*** LISTING ***

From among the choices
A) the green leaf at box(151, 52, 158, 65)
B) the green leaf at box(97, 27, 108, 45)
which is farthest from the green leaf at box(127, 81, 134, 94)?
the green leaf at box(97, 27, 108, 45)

***

From the records above, please extract every line and repeat it exactly.

▶ _SOLUTION FOR THIS EXERCISE_
From among the choices
A) the green leaf at box(151, 52, 158, 65)
B) the green leaf at box(97, 27, 108, 45)
which is farthest from the green leaf at box(127, 81, 134, 94)?
the green leaf at box(97, 27, 108, 45)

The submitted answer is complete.